On Wed, May 25, 2011 at 1:20 AM, Amy Lear <> wrote:
> On Tue, May 24, 2011 at 11:45 PM, Richard O'Keefe <> wrote:
>> Er, there's a problem with the performance counters, isn't there?
>> now() is supposed to give you a clock, something that ticks
>> regularly.
>> The performance counters count events in the CPU, and today's
>> power-sensitive CPUs do things like scaling back the CPU clock
>> frequency when they think they aren't busy.
>>
>> I know people keep telling me that time monitoring using cpu
>> cycle counters doesn't work any more; I can't say of my own knowledge
>> whether they are right.
>
> According to msdn, QueryPerformanceCounter() is the solution to problems
> like RDTSC slipping in power management (
> http://msdn.microsoft.com/en-us/library/ee417693%28v=vs.85%29.aspx circa
> 2005), but some later discussions (
> http://www.red-gate.com/supportcenter/Content?p=ANTS%20Performance%20Profiler&c=ANTS_Performance_Profiler\knowledgebase\app_speedstep.htm
> ) suggest that newer power management techniques (such as AMD cool'n'quiet)

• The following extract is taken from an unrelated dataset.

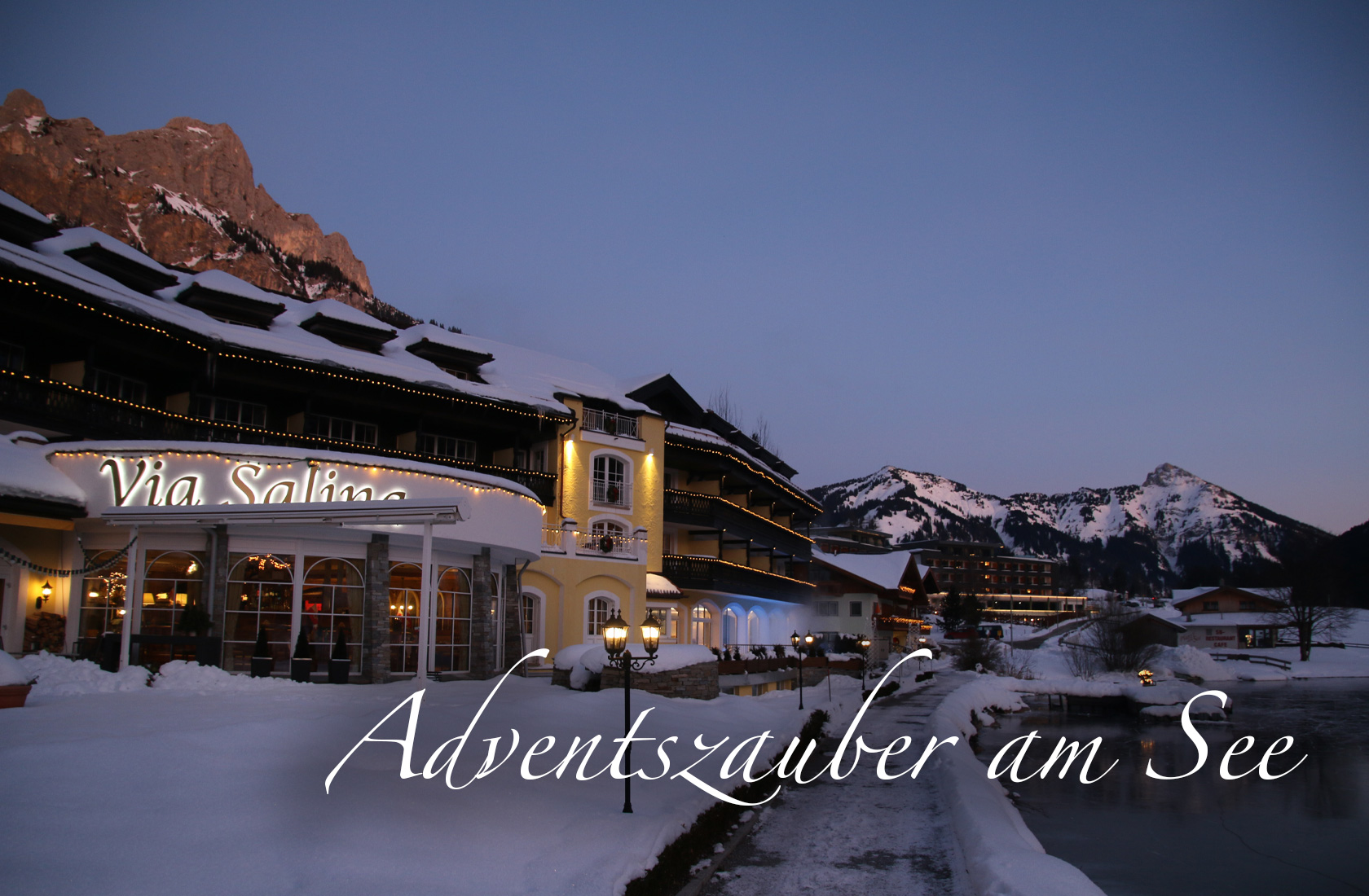 Adventszauber am Halden-See - Hotel Via Salina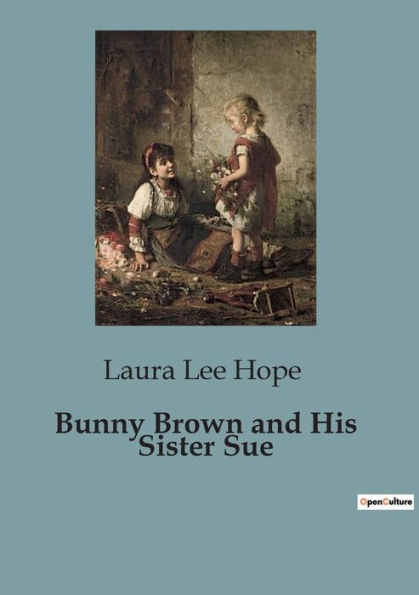 Bunny Brown and His Sister Sue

> could defeat the efforts of that timer to maintain a steady beat. It's hard
> to tell if that has been addressed by Microsoft or not since then.
>
> I'm really at a loss as to what the right solution here could be. I have
> trouble imagining there isn't one, but I'm not well-versed enough in the
> architecture to know where else to look.
>
> I do know that right now there is a higher resolution timer available than
> what now/0 uses, but I'm not clear on what the performance penalty of
> os:timestamp/0 is in comparison, and I wouldn't know how to properly measure
> it.

Okay! I've done some more research, and gotten into contact with some
folks who've had to deal with high resolution timers on multiple
platforms, and it turns out that the issues with AMD and
QueryPerformanceCounter have been resolved.

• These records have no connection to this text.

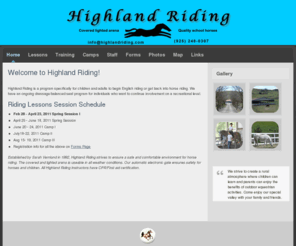 highlandriding.com: Highland Riding Home Page, Pleasanton CA
Established by Sarah Vernlund in 1992, Highland Riding is a horse riding program specifically for childeren and adults to begin English riding or get back into horse riding. 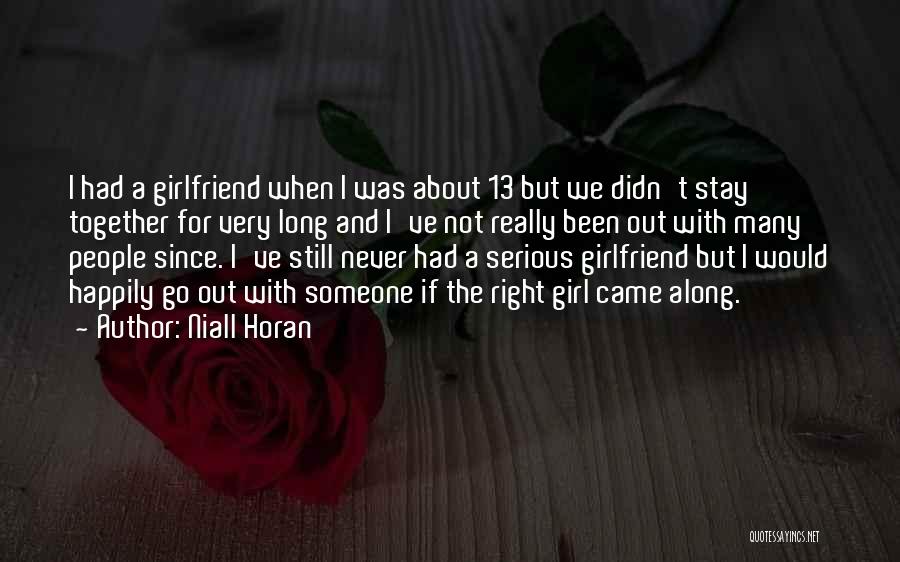 Serious Girl Quotes By Niall Horan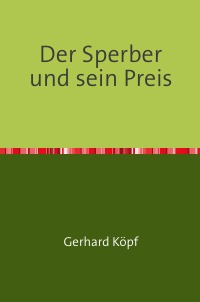Der Sperber und sein Preis - Notizen zu Jean Carrière - Gerhard Köpf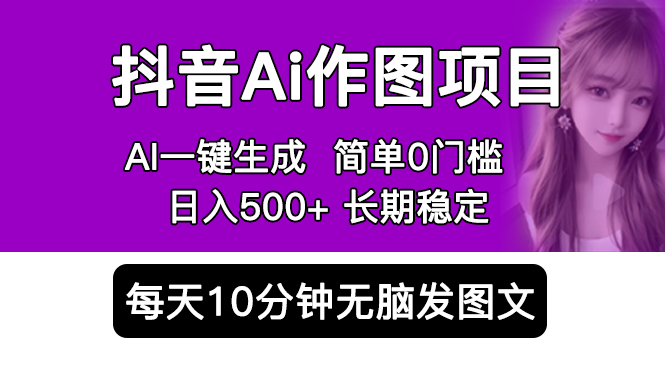 抖音 AI 作图项目：手机 AI App 一键生成图片 0 门槛，每天 10 分钟发图文日入 500+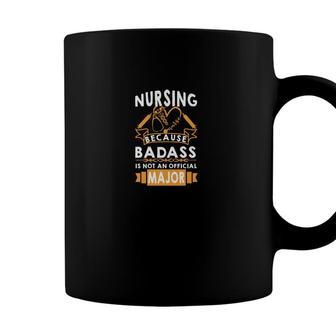 Nursing Because Job Is Not An Official Major New 2022 Coffee Mug - Seseable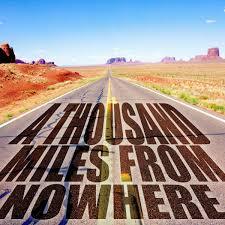 A Thousand Miles from Nowhere
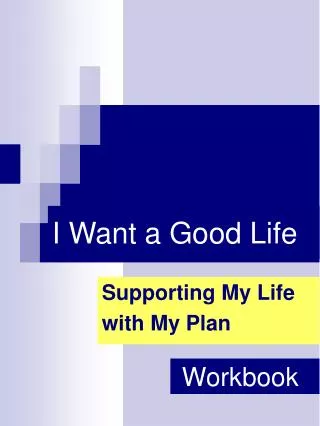 I Want a Good Life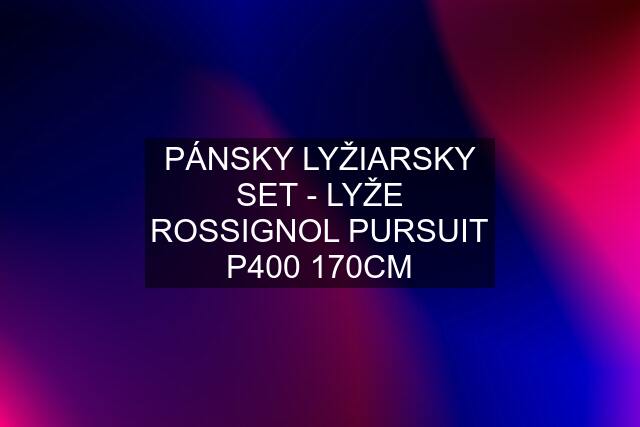 PÁNSKY LYŽIARSKY SET - LYŽE ROSSIGNOL PURSUIT P400 170CM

So the correct answer does appear to be to use
QueryPerformanceFrequency (
http://msdn.microsoft.com/en-us/library/ms644905.aspx ) to determine
the highest resolution clock available to you on the current machine
-- msdn claims this will never change while the machine is running --
then use QueryPerformanceCounter (
http://msdn.microsoft.com/en-us/library/ms644904 ) for the current
count. Of course this is time since system start, not a timestamp, but
determining the math needed to convert QPC beats into timestamps on
each initialization of the erlang system shouldn't be too difficult.
In theory.

I could do this as a port, but it'd be really nice if eventually now/0
could incorporate this. Using the standard instrumentation framework
would be helpful for me and I'm sure eventually someone else will be
testing on Windows as well. It's happened before, after all.